### Source ###

Our intention is to create kaleidoscopic pop-art sensory overload – a constantly changing mash-up of videos pulled from across the cultural landscape – vacation footage of 60s Paris, 20s burlesque, cartoons, drive-in ads,  and other ephemera.  Like the zine, I am purposefully not tying the content to an overarching theme – juxtaposition and a space conducive to ‘happy accidents’ is paramount (the only guide in choosing content is my own personal taste and interests – curation as self-portrait).

We also want it to somehow sync to the performance, so that changes occur in real-time, rather than on a pre-recorded loop.  Using Jitter within Max MSP, Paul is exploring ways to make this happen.  His initial idea is a button attached to the bass drum pedal, so that each kick can trigger an edit.  We’ll have several videos loaded in, and input will begin rolling video starting from a random frame each time.  Last night we got close to programming just that – there’s still a few buggy things around latency and sizing to work through (as well as testing the best controller to use with the drum pedal), but with a month to go, we’re looking good.

### Stored records ###

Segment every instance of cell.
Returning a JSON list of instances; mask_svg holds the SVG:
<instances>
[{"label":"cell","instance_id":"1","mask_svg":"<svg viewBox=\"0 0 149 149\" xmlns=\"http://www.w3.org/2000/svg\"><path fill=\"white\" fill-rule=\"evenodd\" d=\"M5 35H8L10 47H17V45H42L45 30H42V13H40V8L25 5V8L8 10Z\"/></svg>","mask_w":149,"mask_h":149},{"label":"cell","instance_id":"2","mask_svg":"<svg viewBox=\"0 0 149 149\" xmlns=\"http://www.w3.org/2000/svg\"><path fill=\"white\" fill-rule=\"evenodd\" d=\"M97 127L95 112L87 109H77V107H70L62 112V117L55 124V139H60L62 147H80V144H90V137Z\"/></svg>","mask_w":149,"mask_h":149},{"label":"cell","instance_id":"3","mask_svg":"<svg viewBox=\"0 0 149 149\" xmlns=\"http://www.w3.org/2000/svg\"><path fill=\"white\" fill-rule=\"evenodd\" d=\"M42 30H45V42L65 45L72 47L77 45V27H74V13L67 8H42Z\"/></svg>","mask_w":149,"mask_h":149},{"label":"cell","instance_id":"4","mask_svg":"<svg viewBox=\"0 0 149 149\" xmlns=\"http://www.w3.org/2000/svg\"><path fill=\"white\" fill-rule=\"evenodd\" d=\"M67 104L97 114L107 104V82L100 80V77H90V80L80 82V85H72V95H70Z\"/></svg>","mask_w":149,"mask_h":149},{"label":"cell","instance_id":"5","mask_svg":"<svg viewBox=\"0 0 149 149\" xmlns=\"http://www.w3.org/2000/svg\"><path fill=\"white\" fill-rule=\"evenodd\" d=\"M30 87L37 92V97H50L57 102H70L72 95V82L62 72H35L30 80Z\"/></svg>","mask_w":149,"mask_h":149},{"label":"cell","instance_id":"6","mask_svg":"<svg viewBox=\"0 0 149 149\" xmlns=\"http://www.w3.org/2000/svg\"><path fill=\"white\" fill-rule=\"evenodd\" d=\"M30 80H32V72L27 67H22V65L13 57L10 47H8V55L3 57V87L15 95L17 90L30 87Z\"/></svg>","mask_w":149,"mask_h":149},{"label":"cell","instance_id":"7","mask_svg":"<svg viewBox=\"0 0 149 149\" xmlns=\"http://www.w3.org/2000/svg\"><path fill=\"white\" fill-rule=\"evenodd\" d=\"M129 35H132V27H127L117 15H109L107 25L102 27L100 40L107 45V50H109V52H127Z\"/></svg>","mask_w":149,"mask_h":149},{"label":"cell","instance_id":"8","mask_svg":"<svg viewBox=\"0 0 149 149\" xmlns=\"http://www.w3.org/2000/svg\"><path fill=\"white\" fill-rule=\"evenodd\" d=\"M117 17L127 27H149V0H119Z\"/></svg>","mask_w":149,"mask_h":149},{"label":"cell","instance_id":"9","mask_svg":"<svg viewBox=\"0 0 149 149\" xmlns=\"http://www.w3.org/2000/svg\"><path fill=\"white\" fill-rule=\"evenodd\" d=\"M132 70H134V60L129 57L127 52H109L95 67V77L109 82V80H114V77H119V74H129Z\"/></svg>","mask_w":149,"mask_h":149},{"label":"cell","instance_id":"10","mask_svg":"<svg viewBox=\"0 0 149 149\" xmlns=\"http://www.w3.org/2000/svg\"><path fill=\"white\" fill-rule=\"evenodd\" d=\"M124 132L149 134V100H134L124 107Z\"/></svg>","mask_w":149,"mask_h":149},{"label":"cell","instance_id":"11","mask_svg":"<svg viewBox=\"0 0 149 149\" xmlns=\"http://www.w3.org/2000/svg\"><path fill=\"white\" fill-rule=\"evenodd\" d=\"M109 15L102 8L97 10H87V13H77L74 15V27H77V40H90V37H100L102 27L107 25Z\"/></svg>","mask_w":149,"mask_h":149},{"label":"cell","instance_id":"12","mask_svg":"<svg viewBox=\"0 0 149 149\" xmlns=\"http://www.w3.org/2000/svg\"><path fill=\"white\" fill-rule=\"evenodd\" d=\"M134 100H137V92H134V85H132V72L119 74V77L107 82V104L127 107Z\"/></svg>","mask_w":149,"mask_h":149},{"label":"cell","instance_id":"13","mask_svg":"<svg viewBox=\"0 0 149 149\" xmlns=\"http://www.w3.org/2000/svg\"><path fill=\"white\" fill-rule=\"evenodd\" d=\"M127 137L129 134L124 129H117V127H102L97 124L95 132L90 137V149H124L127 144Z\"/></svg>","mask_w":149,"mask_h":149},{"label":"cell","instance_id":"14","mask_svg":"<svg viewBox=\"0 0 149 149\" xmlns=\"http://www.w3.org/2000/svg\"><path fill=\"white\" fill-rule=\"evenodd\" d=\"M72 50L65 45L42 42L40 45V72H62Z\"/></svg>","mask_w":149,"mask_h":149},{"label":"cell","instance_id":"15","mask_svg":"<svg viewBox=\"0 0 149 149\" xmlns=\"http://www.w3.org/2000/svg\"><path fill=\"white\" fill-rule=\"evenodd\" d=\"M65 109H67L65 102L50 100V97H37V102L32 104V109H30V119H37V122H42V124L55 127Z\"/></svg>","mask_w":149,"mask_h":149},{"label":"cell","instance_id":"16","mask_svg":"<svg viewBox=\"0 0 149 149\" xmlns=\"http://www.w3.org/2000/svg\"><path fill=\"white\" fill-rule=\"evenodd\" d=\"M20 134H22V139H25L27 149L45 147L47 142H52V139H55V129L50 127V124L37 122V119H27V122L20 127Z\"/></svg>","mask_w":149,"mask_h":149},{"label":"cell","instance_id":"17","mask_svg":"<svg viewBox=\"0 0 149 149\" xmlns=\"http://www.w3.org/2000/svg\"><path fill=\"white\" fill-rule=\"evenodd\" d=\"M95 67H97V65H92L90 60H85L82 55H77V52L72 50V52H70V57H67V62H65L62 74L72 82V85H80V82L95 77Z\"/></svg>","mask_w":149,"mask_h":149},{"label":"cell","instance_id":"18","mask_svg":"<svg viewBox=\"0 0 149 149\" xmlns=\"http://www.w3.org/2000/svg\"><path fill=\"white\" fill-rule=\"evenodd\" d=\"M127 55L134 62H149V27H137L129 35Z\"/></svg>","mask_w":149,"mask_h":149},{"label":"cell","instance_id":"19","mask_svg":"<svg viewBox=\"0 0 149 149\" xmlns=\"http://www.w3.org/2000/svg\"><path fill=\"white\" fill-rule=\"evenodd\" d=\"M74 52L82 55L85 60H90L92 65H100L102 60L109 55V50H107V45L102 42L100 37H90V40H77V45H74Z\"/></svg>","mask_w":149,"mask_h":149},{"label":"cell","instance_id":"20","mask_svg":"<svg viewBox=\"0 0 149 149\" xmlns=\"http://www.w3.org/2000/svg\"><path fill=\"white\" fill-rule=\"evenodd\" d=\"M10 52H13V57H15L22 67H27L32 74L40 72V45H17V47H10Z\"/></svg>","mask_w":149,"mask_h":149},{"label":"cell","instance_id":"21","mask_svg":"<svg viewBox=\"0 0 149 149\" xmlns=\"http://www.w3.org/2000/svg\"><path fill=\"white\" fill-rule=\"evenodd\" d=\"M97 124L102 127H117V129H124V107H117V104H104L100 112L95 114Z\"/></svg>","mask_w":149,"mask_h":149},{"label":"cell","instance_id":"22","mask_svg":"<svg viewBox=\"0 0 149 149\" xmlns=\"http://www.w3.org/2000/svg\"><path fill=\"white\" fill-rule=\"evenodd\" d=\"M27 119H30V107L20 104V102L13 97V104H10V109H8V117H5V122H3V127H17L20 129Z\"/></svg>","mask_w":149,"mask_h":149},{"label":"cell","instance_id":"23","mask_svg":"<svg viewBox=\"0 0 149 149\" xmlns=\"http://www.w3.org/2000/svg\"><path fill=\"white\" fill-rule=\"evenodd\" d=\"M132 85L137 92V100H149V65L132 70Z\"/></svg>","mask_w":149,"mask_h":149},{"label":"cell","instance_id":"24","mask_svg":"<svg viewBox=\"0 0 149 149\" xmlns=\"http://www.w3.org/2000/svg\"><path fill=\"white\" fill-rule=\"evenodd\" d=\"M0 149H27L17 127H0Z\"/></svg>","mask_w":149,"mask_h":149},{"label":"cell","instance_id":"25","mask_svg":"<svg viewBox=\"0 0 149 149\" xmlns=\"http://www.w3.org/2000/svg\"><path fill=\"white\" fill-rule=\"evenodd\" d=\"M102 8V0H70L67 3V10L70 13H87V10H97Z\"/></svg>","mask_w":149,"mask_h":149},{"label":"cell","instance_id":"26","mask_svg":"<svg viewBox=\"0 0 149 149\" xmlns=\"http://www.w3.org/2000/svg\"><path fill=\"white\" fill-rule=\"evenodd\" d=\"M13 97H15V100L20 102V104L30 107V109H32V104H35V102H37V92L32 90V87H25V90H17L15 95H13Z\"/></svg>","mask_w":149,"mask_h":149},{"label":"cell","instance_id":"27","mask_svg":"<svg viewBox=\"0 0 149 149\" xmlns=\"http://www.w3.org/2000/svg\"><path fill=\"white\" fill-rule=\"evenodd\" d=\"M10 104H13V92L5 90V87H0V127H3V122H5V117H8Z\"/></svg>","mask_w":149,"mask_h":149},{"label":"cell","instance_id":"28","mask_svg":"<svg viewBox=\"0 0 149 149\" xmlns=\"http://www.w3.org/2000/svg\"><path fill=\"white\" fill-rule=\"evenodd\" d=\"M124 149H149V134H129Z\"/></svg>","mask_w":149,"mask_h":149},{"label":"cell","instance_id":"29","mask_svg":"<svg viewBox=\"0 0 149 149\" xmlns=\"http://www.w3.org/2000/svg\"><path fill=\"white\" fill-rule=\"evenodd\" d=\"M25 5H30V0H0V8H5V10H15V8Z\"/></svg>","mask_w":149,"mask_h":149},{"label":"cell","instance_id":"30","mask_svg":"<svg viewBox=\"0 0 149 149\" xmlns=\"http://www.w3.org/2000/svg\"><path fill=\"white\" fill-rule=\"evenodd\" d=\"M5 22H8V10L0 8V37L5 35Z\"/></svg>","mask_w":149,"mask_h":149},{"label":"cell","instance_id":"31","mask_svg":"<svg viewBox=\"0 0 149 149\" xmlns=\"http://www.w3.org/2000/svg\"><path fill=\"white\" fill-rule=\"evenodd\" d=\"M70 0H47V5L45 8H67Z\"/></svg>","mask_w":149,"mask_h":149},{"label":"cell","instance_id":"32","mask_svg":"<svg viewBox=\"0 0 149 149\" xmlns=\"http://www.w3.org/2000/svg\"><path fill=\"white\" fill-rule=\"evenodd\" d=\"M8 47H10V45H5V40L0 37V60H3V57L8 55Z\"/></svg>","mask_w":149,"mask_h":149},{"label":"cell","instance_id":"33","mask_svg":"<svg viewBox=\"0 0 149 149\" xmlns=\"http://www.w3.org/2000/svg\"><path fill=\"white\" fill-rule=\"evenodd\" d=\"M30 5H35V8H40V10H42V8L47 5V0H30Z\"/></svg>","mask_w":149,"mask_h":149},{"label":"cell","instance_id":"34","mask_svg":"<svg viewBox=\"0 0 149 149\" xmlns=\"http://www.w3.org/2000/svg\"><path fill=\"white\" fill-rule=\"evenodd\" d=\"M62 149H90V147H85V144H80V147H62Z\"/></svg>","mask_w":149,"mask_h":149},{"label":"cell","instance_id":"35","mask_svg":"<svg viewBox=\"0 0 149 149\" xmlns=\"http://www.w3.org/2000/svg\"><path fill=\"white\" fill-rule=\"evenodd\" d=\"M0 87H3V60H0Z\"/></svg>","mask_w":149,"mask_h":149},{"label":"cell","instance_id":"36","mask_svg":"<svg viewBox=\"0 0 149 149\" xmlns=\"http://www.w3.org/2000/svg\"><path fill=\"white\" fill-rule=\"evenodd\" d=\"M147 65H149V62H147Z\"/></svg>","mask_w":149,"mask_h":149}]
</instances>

###

## [Written request 1]
Name every specific kind of footage that the video project passage lists as material for the mash-up. Leave out the general catch-all at the end of that list.
## [Written request 2]
Reproduce the video project passage word for word, from "Our intention is" down to "curation as self-portrait).".
## [Written request 3]
According to the video project passage, what software is Paul using to make the video changes happen in real time?
The listing has no connection to the video project passage.

## [Final answer 1]
vacation footage of 60s Paris, 20s burlesque, cartoons, drive-in ads

## [Final answer 2]
Our intention is to create kaleidoscopic pop-art sensory overload – a constantly changing mash-up of videos pulled from across the cultural landscape – vacation footage of 60s Paris, 20s burlesque, cartoons, drive-in ads,  and other ephemera.  Like the zine, I am purposefully not tying the content to an overarching theme – juxtaposition and a space conducive to ‘happy accidents’ is paramount (the only guide in choosing content is my own personal taste and interests – curation as self-portrait).

## [Final answer 3]
Jitter within Max MSP.